(Questions about scenes in images)
#####

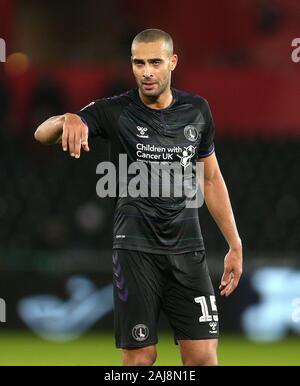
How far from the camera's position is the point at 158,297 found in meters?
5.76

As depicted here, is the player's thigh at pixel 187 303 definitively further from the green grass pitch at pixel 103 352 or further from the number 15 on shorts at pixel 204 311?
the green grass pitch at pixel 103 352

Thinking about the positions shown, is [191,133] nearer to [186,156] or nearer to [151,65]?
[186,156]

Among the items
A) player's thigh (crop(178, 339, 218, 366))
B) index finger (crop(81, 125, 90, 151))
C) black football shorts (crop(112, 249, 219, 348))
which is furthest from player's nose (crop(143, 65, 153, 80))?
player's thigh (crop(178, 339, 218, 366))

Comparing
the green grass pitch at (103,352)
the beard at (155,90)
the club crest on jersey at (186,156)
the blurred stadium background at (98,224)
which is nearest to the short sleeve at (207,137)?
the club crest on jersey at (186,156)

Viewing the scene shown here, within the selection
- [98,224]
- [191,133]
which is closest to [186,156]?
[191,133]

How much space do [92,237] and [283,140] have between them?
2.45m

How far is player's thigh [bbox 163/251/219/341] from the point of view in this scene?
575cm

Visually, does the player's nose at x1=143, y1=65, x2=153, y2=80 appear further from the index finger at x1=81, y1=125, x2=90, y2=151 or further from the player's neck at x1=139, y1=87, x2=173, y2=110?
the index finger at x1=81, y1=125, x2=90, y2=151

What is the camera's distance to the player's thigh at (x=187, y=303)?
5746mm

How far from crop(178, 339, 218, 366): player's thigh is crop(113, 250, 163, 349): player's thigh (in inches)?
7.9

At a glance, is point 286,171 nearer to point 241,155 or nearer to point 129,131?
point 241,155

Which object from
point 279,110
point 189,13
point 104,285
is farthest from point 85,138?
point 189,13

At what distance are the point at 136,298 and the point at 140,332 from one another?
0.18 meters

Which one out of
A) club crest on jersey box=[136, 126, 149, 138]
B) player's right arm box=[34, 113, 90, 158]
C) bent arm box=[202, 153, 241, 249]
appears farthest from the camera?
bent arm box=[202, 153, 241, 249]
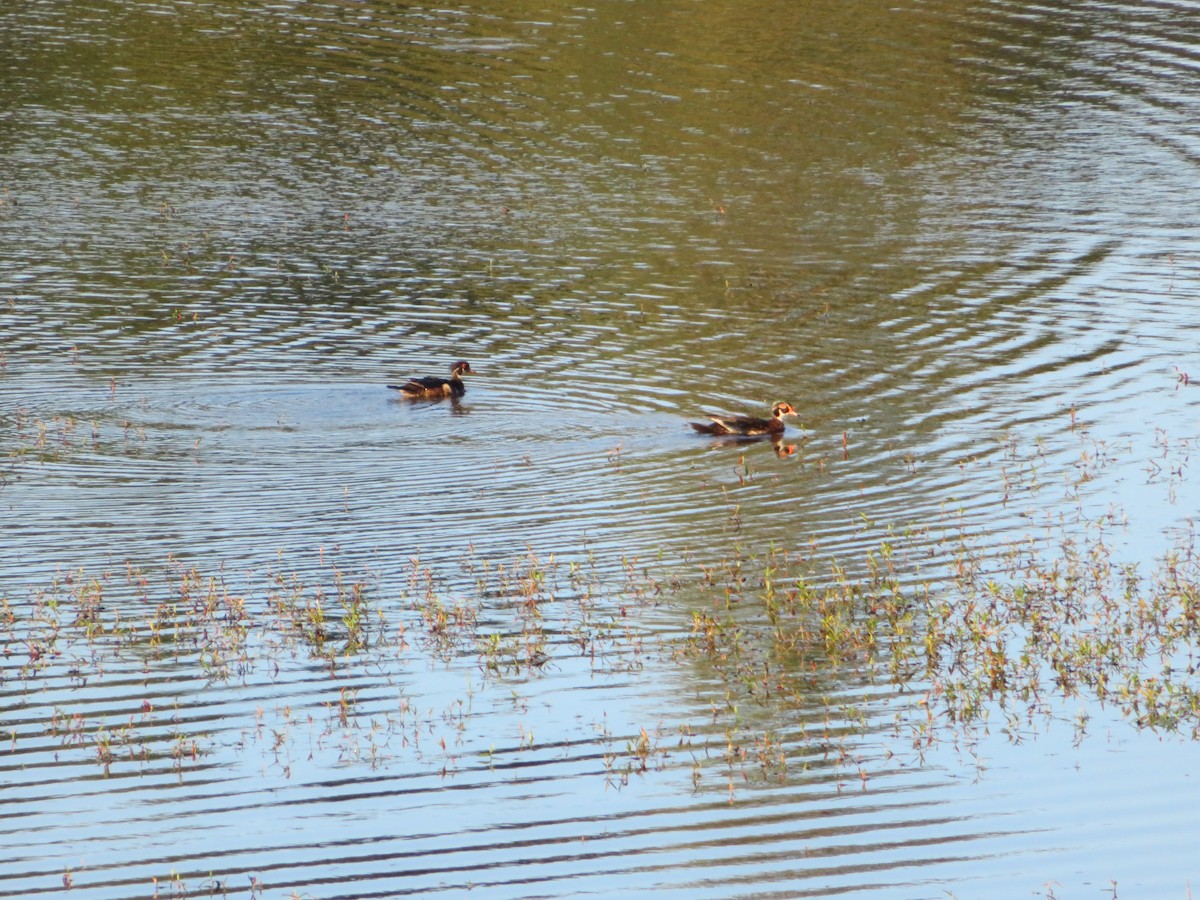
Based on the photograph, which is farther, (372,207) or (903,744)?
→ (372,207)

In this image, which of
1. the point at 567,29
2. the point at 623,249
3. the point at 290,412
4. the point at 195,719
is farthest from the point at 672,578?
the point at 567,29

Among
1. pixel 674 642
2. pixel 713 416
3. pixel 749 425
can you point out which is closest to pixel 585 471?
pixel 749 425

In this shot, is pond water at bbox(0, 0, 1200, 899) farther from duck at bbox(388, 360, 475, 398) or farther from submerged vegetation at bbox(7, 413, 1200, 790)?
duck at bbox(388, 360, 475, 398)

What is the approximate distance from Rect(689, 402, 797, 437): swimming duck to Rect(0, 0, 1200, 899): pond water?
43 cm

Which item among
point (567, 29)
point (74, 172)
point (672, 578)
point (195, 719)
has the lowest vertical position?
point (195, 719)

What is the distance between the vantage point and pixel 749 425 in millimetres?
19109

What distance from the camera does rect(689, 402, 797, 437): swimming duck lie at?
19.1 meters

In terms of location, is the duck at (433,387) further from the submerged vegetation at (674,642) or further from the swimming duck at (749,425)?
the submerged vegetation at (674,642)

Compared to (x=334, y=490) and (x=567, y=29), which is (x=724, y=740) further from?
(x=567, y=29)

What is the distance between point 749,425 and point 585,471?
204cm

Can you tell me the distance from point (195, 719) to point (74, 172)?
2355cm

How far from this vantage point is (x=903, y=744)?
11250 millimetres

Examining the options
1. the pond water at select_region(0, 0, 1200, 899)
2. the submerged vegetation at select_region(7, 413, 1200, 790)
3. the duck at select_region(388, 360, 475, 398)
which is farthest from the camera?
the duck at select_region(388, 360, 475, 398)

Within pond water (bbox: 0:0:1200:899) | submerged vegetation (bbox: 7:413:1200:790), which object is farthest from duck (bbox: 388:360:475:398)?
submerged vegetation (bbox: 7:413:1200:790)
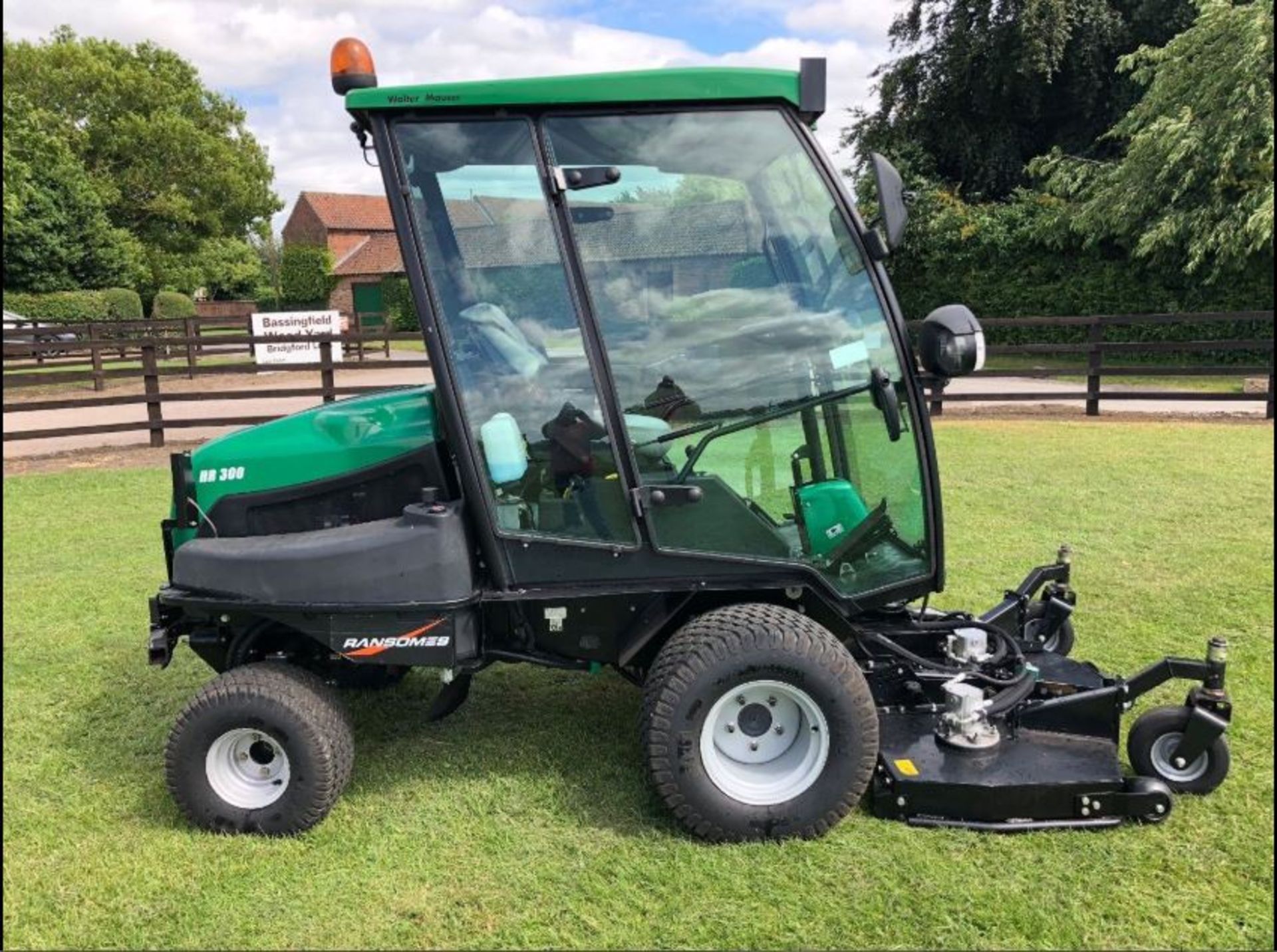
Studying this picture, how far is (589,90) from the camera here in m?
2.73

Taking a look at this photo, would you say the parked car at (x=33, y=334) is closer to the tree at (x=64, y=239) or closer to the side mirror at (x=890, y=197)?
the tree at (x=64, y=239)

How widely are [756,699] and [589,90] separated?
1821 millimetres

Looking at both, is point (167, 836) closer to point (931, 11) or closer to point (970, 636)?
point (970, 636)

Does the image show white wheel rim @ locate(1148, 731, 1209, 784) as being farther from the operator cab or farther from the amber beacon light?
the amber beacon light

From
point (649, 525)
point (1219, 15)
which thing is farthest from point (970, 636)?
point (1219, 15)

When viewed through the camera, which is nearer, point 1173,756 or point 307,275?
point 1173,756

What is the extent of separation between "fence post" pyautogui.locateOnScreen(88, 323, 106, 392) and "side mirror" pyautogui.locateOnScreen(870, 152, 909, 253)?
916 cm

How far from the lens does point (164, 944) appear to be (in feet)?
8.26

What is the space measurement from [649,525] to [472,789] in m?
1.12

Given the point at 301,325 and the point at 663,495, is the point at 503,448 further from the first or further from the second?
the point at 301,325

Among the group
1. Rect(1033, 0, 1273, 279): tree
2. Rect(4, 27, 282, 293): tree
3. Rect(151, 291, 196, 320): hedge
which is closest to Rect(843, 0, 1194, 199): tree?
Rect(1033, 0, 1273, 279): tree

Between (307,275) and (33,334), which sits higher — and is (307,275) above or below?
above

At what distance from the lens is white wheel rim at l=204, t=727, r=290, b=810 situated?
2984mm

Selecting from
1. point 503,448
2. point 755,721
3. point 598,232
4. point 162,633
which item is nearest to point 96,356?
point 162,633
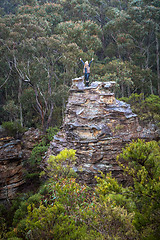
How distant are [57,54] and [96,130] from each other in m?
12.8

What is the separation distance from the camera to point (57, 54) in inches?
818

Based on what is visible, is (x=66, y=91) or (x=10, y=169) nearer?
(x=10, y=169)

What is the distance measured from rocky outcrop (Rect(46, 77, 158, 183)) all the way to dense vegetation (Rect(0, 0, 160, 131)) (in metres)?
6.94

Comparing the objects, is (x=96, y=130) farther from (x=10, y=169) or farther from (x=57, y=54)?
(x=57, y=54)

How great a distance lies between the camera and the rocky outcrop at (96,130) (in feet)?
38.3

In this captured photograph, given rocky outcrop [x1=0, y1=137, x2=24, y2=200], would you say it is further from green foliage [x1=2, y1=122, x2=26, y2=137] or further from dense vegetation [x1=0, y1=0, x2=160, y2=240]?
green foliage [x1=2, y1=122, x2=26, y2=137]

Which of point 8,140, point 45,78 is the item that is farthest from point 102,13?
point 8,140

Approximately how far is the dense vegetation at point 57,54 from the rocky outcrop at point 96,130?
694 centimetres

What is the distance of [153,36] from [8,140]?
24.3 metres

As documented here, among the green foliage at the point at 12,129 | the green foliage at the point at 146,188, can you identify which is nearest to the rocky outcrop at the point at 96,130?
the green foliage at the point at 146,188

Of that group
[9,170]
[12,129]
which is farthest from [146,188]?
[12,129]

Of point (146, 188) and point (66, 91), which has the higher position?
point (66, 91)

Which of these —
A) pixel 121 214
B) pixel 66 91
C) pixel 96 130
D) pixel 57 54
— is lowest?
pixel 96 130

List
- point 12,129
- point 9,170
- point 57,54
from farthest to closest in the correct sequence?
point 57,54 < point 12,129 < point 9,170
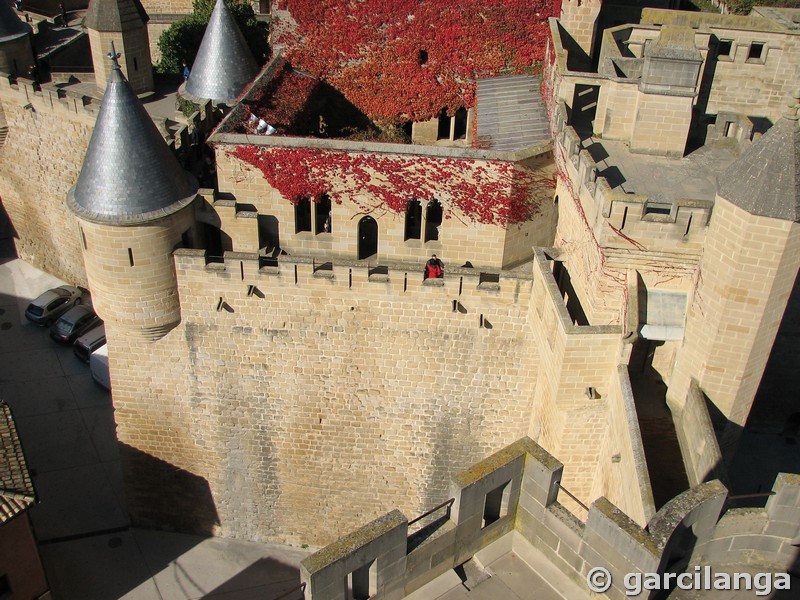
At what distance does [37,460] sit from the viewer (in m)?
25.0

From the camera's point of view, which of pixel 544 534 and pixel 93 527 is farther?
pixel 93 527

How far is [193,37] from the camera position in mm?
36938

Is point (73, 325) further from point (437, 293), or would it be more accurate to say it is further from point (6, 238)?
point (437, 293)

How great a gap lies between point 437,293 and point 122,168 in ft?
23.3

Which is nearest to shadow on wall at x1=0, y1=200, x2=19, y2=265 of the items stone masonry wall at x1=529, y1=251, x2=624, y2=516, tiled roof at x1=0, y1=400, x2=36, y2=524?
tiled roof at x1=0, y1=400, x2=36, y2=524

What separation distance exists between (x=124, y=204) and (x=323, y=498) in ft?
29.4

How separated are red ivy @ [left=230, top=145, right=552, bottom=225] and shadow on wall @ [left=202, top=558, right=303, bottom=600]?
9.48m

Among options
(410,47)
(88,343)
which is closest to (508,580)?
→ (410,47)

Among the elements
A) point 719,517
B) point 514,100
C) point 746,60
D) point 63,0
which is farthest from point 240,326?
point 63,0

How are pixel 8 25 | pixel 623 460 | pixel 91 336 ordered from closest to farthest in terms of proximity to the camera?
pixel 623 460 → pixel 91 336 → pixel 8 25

#####

§ **EXERCISE**
Can you pull out the stretch of items from the line containing "What distance from the camera" through the line containing "11250 millimetres", both lines included, and reproduce it word for word?

§ **RESULT OF THIS EXERCISE**
What distance from the camera does rect(689, 402, 797, 437): swimming duck lie at?
19.1 meters

In terms of location, is the duck at (433,387) further from the submerged vegetation at (674,642) or further from the swimming duck at (749,425)?
the submerged vegetation at (674,642)

Compared to (x=334, y=490) and (x=567, y=29), which is (x=724, y=740) further from?
(x=567, y=29)

What is the distance between point 749,425 and point 585,471?
204cm

Can you tell me the distance from point (195, 719) to point (74, 172)?
2355cm

How far from this vantage point is (x=903, y=744)?
11250 millimetres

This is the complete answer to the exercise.